Judge questions Haass Library spending
A Waukesha County Circuit Court judge has questioned why the Pauline Haass Library Board, which will be eliminated at the end of the year, continues to spend taxpayers dollars on litigation against the town of Lisbon.
During a more-than-hourlong court hearing Thursday, Aug. 28, Judge James Kieffer told lawyers for the library board, the town and the village of Sussex that taxpayer dollars would be better spent if they were trying to resolve various legal issues out of court rather than preparing to litigate the issues.
He instructed the lawyers to "immediately" contact retired Judge Patrick Snyder, who will be appointed as a mediator in court-ordered negotiations among the three parties in an effort to resolve the legal issues.
Kieffer also postponed a pretrial conference and a hearing on motions until later this year to give the lawyers more time to try to negotiate a settlement and possibly reach an agreement on how the library's assets will be divided between the town and village.
He granted Lisbon's request for a restraining order against the library board that limits its ability to spend money and use cash reserves between now and the end of the year, when the library board will be dissolved.
End of an era
The Lisbon Town Board voted earlier this year to terminate the joint municipal agreement that has funded and operated the Pauline Haass Library for the past 27 years.

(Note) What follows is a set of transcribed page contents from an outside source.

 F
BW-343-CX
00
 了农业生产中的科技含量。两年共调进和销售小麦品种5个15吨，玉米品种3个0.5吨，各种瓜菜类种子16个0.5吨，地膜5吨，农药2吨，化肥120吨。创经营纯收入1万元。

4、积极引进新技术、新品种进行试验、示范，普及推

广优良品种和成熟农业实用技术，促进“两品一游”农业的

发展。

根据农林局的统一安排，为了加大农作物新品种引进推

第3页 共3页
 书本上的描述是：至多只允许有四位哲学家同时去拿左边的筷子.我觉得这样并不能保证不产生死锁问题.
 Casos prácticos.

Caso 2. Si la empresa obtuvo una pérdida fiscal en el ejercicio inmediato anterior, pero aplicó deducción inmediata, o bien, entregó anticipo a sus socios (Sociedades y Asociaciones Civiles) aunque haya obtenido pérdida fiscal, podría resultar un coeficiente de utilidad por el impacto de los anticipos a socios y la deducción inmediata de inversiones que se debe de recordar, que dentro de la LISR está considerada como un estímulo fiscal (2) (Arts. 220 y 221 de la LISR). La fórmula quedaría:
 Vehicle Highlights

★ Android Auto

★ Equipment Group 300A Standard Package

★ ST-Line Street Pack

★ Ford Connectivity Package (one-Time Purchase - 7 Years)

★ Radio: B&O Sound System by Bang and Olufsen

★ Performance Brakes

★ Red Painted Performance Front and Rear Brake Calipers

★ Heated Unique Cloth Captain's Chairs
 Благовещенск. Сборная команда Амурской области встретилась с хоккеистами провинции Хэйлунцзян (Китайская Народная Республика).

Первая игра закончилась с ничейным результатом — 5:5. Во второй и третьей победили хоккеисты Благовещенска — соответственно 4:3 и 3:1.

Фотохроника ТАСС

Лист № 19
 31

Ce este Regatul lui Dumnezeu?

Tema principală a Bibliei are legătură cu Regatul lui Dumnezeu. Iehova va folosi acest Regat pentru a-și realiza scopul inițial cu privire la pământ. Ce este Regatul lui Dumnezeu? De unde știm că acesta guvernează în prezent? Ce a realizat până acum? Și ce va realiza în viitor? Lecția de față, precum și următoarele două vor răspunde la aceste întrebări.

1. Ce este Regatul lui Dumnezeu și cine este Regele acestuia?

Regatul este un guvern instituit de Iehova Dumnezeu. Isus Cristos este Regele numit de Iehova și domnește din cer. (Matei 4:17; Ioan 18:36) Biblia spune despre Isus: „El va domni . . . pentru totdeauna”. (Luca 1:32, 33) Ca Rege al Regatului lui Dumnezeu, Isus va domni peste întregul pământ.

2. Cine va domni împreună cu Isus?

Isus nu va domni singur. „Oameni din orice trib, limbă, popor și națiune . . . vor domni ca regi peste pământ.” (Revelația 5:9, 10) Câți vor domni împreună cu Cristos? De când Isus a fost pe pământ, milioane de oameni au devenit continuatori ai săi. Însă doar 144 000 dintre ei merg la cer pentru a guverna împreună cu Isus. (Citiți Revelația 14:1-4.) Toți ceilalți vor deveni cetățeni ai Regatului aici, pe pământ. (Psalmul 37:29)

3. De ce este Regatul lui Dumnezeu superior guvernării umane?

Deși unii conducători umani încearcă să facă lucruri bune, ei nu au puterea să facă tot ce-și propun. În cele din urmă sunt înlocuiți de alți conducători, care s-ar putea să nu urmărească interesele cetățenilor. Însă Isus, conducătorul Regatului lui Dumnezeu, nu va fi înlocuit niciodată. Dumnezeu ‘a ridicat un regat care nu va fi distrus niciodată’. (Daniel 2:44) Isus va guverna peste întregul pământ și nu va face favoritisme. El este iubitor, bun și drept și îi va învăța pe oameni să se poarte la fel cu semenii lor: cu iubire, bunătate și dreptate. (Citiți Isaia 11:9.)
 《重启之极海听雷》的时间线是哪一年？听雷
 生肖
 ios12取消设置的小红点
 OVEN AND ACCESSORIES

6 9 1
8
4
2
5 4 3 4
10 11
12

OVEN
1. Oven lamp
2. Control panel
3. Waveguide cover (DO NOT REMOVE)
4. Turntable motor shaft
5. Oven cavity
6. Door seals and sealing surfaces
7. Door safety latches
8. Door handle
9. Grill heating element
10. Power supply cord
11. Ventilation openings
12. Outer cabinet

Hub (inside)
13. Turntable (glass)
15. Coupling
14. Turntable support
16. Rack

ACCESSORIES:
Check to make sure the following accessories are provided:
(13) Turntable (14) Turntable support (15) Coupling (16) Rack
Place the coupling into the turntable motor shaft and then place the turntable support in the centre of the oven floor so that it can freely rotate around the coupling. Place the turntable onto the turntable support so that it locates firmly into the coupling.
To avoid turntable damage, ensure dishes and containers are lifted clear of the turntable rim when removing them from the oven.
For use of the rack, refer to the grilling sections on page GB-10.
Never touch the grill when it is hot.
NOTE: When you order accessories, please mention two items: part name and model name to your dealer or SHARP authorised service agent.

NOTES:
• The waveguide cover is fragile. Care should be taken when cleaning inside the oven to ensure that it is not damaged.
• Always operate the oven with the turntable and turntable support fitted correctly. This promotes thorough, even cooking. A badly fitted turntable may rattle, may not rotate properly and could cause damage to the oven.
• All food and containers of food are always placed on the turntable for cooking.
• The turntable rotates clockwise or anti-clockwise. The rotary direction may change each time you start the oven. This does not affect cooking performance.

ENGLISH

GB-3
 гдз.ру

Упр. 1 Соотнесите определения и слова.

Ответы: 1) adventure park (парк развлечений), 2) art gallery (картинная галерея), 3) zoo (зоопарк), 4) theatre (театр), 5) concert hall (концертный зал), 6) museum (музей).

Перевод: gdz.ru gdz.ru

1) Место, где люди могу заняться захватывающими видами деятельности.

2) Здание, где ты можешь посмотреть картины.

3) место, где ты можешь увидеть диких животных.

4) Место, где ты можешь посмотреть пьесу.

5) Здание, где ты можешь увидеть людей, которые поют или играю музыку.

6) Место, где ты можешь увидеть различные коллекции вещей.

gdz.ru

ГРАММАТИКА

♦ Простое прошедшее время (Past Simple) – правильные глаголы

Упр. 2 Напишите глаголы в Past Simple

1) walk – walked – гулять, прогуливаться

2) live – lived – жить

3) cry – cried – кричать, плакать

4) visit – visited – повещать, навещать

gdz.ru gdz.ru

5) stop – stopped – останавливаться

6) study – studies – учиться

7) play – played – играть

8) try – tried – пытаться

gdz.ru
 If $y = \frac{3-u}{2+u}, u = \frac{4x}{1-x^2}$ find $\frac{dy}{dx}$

The Sussex Village Board has said it will take over library operations after Jan. 1 but will have to appoint a new library board.
"There is no question the library board will go out of existence in four months and four days. The only question is how the board's assets will be divided," Kieffer said.
At one point in the hearing, Kieffer questioned library board lawyer David Hase about why the board was continuing its lawsuit claiming it should have "custody and control" of 65 acres of farmland donated to the town for library purposes by the late Paulinee Haass.
Hase responded that the board had an obligation to seek possession of the land since state law requires that any donations to a library must be put in the custody and control of the library board. In addition, he said the library board was attempting to protect all of its assets in the event there was a dissolutionment of the joint municipal agreement.
It appeared that Kieffer rejected the library and village board's legal arguments that the state law trumped the joint municipal agreement between the town and village.
Instead, Kieffer said, the agreement is a contract that runs concurrently with state laws regulating libraries.
He ruled that the library board existed as a result of the joint municipal agreement between the town and village, and therefore the village must be part of the out-of-court negotiations.
Two weeks ago the village rejected the town's offer to begin negotiations about how to divide library assets as provided in the joint agreement.
"Of course, we will obey the judge," Village President Greg Goetz said after being told about Kieffer's decision.
However, Geotz and Village Administrator Jeremy Smith said they wanted to confer with village and library lawyers about the decision.
"It is only one judge's opinion," said Smith, who did not rule out the possibility that the village might appeal the order.
Library Board Chairman Tim Dietrich was not available for comment.
Town Attorney Katheryn Guntenkunst said she was "delighted" with the judge's ruling and emphasized town officials have been trying to minimize the cost of legal fees in the dispute.
Guntenkunst asked the judge for the restraining order against the library board earlier this year after Library Director Kathy Klager discussed with the library board the possibility of hiring an architect. Klager wanted the architect to advise the board on the design of additional library space that might be included in a proposed new village hall.
Town representatives on the library board were furious. They later complained to a reporter that town funds would be used to help pay for an architect who would design library facilities that would be owned and controlled by the village after the end of the year.
Although Klager later rescinded the idea of hiring the architect, Guntenkunst pursued the restraining order because town officials wanted to prevent the library board from spending any money that was not in the 2014 library board budget that included town funds.
In 2014, the town contributed $426,000 and the village added $468,000 in operating revenues to the library's $1.2 million budget.
The town board terminated the funding agreement because the municipalities could not reach an agreement on a new funding formula for the library.